The next generation of major donors is set to be the “most significant philanthropists in history”, and those donors are driven by values and a desire to make a big impact and be closely involved in causes they support, a new report says.

Those donors, who were born between 1964 and 2000 and are expected to inherit an unprecedented $40 trillion, want to respect the legacy of previous generations of donor while using “new, innovative, even risky strategies to make their giving more effective,” says the report from 21/64 and the Dorothy A. Johnson Center for Philanthropy at Grand Valley State University in Grand Rapids, Mich.

The report, Next Gen Donors: Respecting Legacy, Revolutionizing Philanthropy, is based on a national online survey of 310 high-capacity donors and 30 in-depth individual interviews.

Despite the expectation of many people that those next-generation donors will be “entitled by privilege, careless with legacy, and eager for change,” the report says, the opposite is true.

“Values drive these next gen major donors, not valuables — values they often say they have learned from parents and grandparents,” the report says.

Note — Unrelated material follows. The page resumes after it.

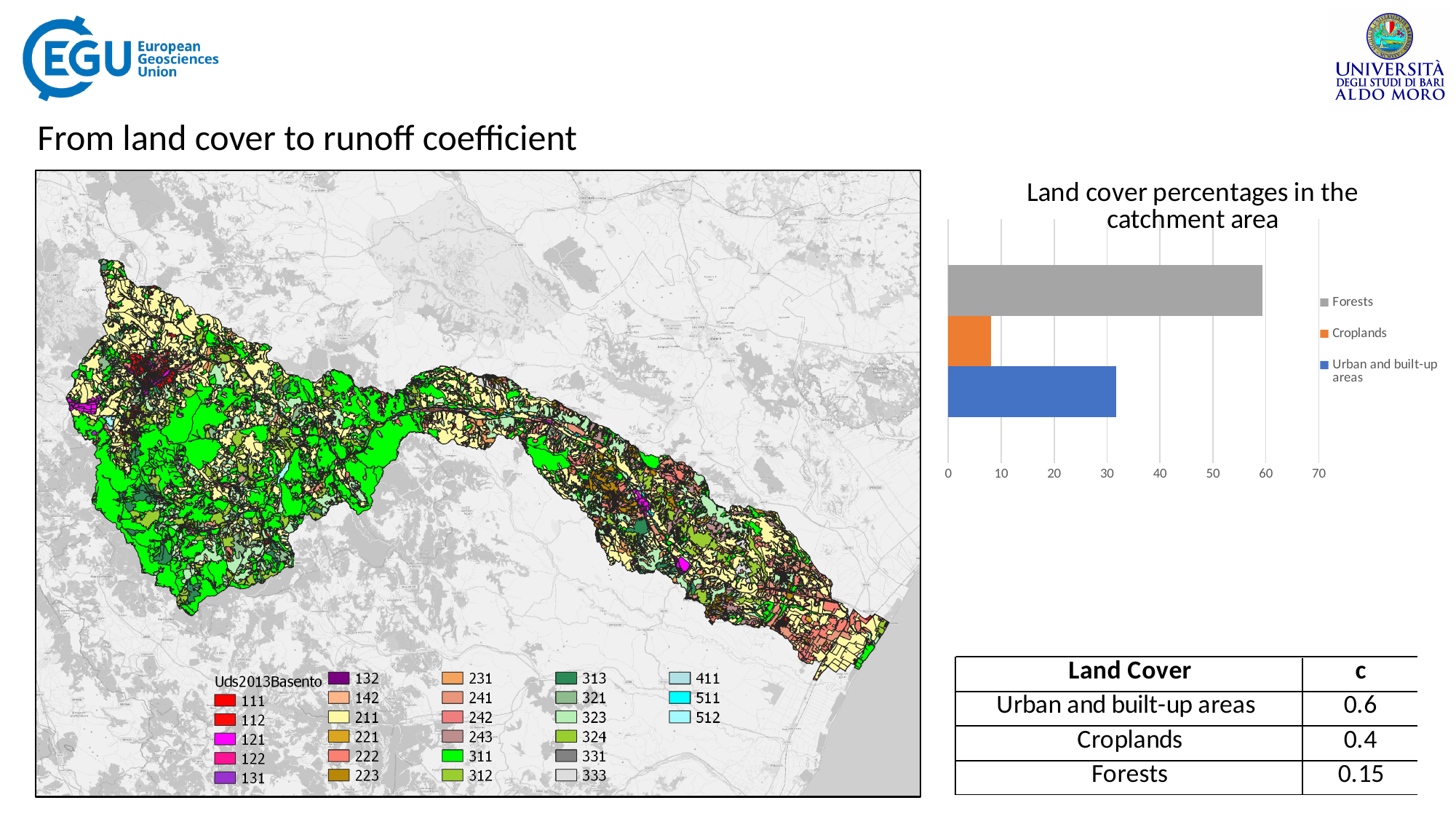
How many bars are plotted in the chart? 3 Is the value for Croplands greater or less than 20? less Which land cover class has the lowest percentage in the chart? Croplands What colour is the Forests bar in the chart? grey Is the value for Urban and built-up areas greater or less than 40? less What kind of chart is shown on the slide? bar chart What is the title of the chart on the slide? Land cover percentages in the catchment area Which land cover class has the highest percentage in the chart? Forests How many series does the chart legend list? 3 Which is larger in the chart, the value for Croplands or the value for Urban and built-up areas? Urban and built-up areas Is the value for Forests greater or less than 50? greater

Those donors see philanthropic “strategy” as the main factor that distinguishes them from previous generations, it says.

“They intend to change how decisions are made and how research and due diligence are conducted, utilizing multiple sources for information and all of the ‘tools in the toolbox,'” it says.

Those donors also want to develop close ties with groups or causes they support, it says.

“Giving without significant, hands-on engagement feels to them like a hollow investment with little assurance of impact,” the report says.

And they believe that collaborating with peers “makes them all better donors, and extends their impact,” it says. “Put simply, they want to give the full range of their assets — their treasure, of course, but also their time, their talents, and even their ties, encouraging others to give their own time, talent, treasure and ties.”